Révolutionnaire ou simple avancée
Le terme de « suprématie quantique » a été longuement débattu pendant le week-end entre les spécialistes. On évacuera la problématique de ceux qui voient dans cette appellation une volonté de domination des sociétés tech américaines et dans l’informatique quantique une sorte de course à l’armement. Là, le terme a été créé en 2011 par John Preskill, directeur de l’informatique quantique à CallTech (institut de Californie) et le définit comme étant la « capacité pour un équipement quantique de résoudre un problème plus rapidement qu’un supercalculateur dans un laps de temps humainement raisonnable ». En l’occurrence, passer de 10 000 ans à 200 secondes dans le cas de Google est sans conteste une avancée importante.
De là à parler de révolution ? Non, rien n’est jamais aussi tranché dans l’informatique quantique. Ce domaine est marqué régulièrement par des publications, des annonces, des découvertes qui repoussent un peu plus les limites du calcul quantique. Ainsi sur la « suprématie quantique », IBM en octobre 2017 s’était approché de cet objectif avec une simulation sur 56 Qubits, sans pour autant avoir une telle couverture médiatique. Kevin Hartnett dans un article sur Quantamagazine résume bien la problématique sur ce sujet : « Pour vérifier la suprématie quantique, vous devez démontrer deux choses : qu'un ordinateur quantique a effectué un calcul rapide et qu'un ordinateur classique ne pouvait pas effectuer efficacement le même calcul. C’est la deuxième partie qui est la plus délicate. Les ordinateurs classiques (supercalculateur) s'avèrent souvent meilleurs pour résoudre certains types de problèmes que ce à quoi s'attendaient les informaticiens. Tant que vous n'avez pas prouvé qu'un ordinateur classique ne peut pas faire quelque chose efficacement, il y a toujours la possibilité qu'un algorithme classique meilleur et plus efficace existe ». Pour lui, l’avancée de Google serait donc dans le couplage du bon algorithme pour la technologie choisie.
Une forte concurrence
Si la publication par inadvertance de la Nasa du papier des chercheurs de Google et d’autres universitaires peut nourrir quelques fantasmes sur l’acte manqué, elle intervient sans conteste dans un climat de forte concurrence. Dans le domaine de l’informatique quantique, plusieurs acteurs sont en présence : Google, Rigetti ou IBM. Ce dernier vient juste d’ouvrir son centre de calcul quantique à New York en dévoilant son système de 53 Qubits qui devrait être disponible dans un mois et proposera à des clients externes sa puissance en mode cloud. Big Blue ne semble pas perturbé par l’annonce de Google et se focalise sur « l’avantage quantique », c’est-à-dire basé sur l’usage réel de l’informatique quantique comme dans le cadre des services financiers, de la santé, de l’énergie.

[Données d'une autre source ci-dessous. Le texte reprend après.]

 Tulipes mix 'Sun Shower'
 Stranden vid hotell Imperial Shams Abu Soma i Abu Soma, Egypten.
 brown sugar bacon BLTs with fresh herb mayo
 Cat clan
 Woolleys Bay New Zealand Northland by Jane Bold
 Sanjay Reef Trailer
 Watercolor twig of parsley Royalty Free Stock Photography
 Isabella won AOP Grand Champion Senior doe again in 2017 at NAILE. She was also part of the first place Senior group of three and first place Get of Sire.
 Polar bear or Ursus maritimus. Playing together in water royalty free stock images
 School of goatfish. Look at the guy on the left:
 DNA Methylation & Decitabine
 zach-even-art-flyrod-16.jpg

Sans surestimer l’avancée de Google, elle marque un pas important comme le souligne Olivier Ezratty dans un post de blog qui décortique en profondeur la publication. Selon lui, « elle ouvre la voie pour la suite avec la création de nouveaux algorithmes et l’amélioration des processeurs quantiques pour leur permettre d’augmenter leur nombre de qubits et leur qualité ». Une chose est sûre, la guerre quantique a déjà commencé et la communication n’est pas un élément à négliger.